Klein AFCI/GFCI Tester: Worth it for a new home?

Hello,

I am waiting for a new house to be finished within the month. I have a bunch of circuits in the house that have an AFCI circuit breakers. I have plenty of experience with GFCIs, but was wondering if the Klien AFCI/GFCI tester was worth the purchase for a homeowner with new wiring? If so, how often, should I test these circuits? Monthly, yearly or some other interval?

This is the least expensive device for testing AFCI that I have come across, with others that test the AFCI also test for a lot more conditions in the circuit, with a price of at least $200. I don’t think I’ll be using something like that to be worth the investment.

Don’t mind spending the $40 (or less thanks to Stuart’s secret code) on something like this.

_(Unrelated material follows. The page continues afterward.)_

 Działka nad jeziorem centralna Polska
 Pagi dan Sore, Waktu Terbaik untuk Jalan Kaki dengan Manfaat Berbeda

I can pass along the two GFCI outlet testers that I have to my nephews.
Thanks.

honestly I don’t even own a tester. for either. I check the push buttons onthe outlets on occasion and I flip over my circuit breaker s once a year. (odd I know)

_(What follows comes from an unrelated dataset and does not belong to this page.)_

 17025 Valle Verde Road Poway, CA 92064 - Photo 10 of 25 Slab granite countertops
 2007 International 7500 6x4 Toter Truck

So I don’t know I’d spring for a tester but you know it’s be nice to have one.

Now and this is odd too but I perscribe to the replaced the GFCI outlet every 4 years theory. again odd I know - but they aren’t much and I hae fewer issues

The only issues I’ve had in thepast have been cases where the GFCI trips too easily and so it works but is way to sensitive.

I see potential for similar issues for AFCI and I have AFI breakers in my house on some circuts (why not all I’m not sure).

So maybe you don’t need it but you know having the tester might help cut down on routine replacements.

OH on the GFCI outlet replacements - when my outdoor outlets act funny I replace the GFCI in the garage - all my outdoor outlets are tied to the same GFCI circult.

Eventually I plan to re-wire the garage so there are other outlets that aren’t on that circuit.

Maybe I’m missing something here, but every GFCI and AFCI device I’ve ever seen has a test button on it. The GFCI outlets common in bathrooms and kitchens have the test button right on the outlet, the AFCI breakers have it on the breaker.

The house has all the test/reset buttons for both the GFCIs and AFCIs on the breakers, except the GFCI outlets in the bathrooms and outside have the buttons on the outlets. All of the other outlets including the kitchen are regular outlets. This is my first exposure with AFCIs and was wondering how often they need to be tested. The Klien tester is the only one I found that would be in my budget.

Thanks.

I don’t know if there is any one “gospel” testing schedule; I’d imagine you could just check them as often as makes sense to you. The last three GFCI/AFCI devices I installed specified 3, 6, and 12 months respectively as suggested testing intervals in the paperwork which came with them so I don’t think there’s any standard to it.
I don’t think there’s any point in buying a tester if all your devices have test buttons.

Thanks. All of the outlets, with a few GFCI exceptions are standard outlets. I would think the AFCI protected circuits would have a test button on the breaker, but I would think that the better test would be to test them from the outlet with some type of tester.

hold on the test buttons are there to test the shut off break point still shuts off. It doesn’t actually test the thresholds of the ground fault or arc fault functions.

IE if there is 15 volts "leaking though - does it ground fault out and shut down. a GFCI tester is supposed to test if it’s actually breaking contract at the ground fault threshold or before. supposedly the circuits wear out and this is one reason if you have alot of faults you replace the receptical.

Now I’ve not worked much with Arc Fault interrupter but I assume the same type of thing happens here. the tester in this case actually tests the thresholds of cut off not just if the circuit pops.

A GFCI device will always be safe because over time it will just shut down with any voltage ripple. Hence why some devices will stop working right because it “always tripps” that circuit. Trade out the receptacle and magically devices start working as normal again. As far as I know this is what the Klein tester is for.